Not a crowd to shy away from ornamentation, Victorians also made it trendy to display celery in a special vase; and having one on a dinner table was a status symbol. After all, if you managed to obtain such an exotic fresh vegetable, you’d want to display it prominently. But celery vases weren’t purely decorative. In between courses, guests could grab a stalk to nibble as a palate cleanser.

A “dewdrop” pattern celery vase circa 1886-1900
A “dewdrop” pattern celery vase circa 1886-1900
Image: Metropolitan Museum of Art

Eventually the style shifted from the impractical, stuffy celery vase to the flat, boat-like celery dish. Elite glassware fashion is fickle.

Coming to America

By the late 1800s, the craze had spread to the US, where Kalamazoo, Michigan, had the ideal marshy soil for cultivating the vegetable, and soon became known as “Celery City.” There, “the streets were littered with hucksters peddling celery from street corners and train stations,” Anderson writes.

Americans were charmed by the fancy, cold-loving new vegetable; with a growing season that ran November through March, it was also one of the only bits of fresh greenery available in the winter, which earned it a central position in holiday celebrations. For the better part of the next century, it was the exotic duo of celery and olives that best typified a proper Thanksgiving spread—turkey optional. Celery only started to slide off the Thanksgiving menu in the 1970s, when Weight Watchers co-opted it as a diet food, according to Boston.com’s definitive history of celery’s culinary applications in 2014.

Simultaneously, industrial farming made celery cultivation widespread—especially the now-ubiquitous bright-green variety, Green Pascal, which was hardy enough to ship. By the mid 20th century, the vegetable was so commonplace that it had lost the luster of exoticism.

Celebrated celery recipes

Celery was often served fresh between courses in the Victorian tradition, but from the 1830s through the mid-1900s it was also a popular menu item itself, in a variety of forms. Celery is one of the most common items to appear on restaurant menus in the New York Public Library’s “What’s On the Menu” website, an archive of more than 17,000 menus from the 1840s to the present. In at least once case, it’s priced higher than caviar, the project’s curator Rebecca Federman says on the episode of Proof devoted to celery. Among the enticing preparations are ”cold jellied essence of celery,” and one menu features “celery fed duckling.”
=-=-=
** YOUR OBJECTIVE **
Reproduce the celery text word for word, starting at "Not a crowd" and ending at "a palate cleanser.". The data that follow come from a different source than the celery text.

** DATASET EXTRACT **
=-=-=
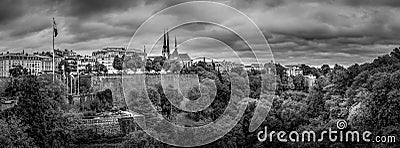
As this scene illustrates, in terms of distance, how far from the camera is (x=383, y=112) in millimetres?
20688

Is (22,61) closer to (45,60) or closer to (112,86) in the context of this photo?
(45,60)

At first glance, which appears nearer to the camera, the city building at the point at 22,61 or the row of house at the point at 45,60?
the row of house at the point at 45,60

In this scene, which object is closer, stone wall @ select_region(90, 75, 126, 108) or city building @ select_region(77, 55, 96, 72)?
stone wall @ select_region(90, 75, 126, 108)

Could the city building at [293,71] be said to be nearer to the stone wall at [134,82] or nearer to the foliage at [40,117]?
the stone wall at [134,82]

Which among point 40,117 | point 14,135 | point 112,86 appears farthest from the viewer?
point 112,86

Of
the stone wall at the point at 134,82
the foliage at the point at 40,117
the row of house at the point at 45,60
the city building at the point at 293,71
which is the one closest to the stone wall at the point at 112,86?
the stone wall at the point at 134,82

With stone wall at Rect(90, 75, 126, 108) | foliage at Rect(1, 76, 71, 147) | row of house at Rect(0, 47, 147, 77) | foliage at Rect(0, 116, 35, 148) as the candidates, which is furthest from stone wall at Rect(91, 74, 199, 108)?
row of house at Rect(0, 47, 147, 77)

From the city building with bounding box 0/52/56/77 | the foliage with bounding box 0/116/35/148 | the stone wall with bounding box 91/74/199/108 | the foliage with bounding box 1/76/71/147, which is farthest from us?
the city building with bounding box 0/52/56/77

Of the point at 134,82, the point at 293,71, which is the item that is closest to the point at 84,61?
the point at 293,71

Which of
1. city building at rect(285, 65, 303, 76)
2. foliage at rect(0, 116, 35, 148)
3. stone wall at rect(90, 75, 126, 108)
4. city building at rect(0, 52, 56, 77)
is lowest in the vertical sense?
foliage at rect(0, 116, 35, 148)

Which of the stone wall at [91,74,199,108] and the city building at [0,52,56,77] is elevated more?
the city building at [0,52,56,77]

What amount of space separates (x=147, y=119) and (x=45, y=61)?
7288 centimetres

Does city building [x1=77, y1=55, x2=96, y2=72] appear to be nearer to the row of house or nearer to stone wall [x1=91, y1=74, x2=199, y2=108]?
the row of house

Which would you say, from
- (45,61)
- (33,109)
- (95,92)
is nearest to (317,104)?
(33,109)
=-=-=
** ANSWER BELOW **
Not a crowd to shy away from ornamentation, Victorians also made it trendy to display celery in a special vase; and having one on a dinner table was a status symbol. After all, if you managed to obtain such an exotic fresh vegetable, you’d want to display it prominently. But celery vases weren’t purely decorative. In between courses, guests could grab a stalk to nibble as a palate cleanser.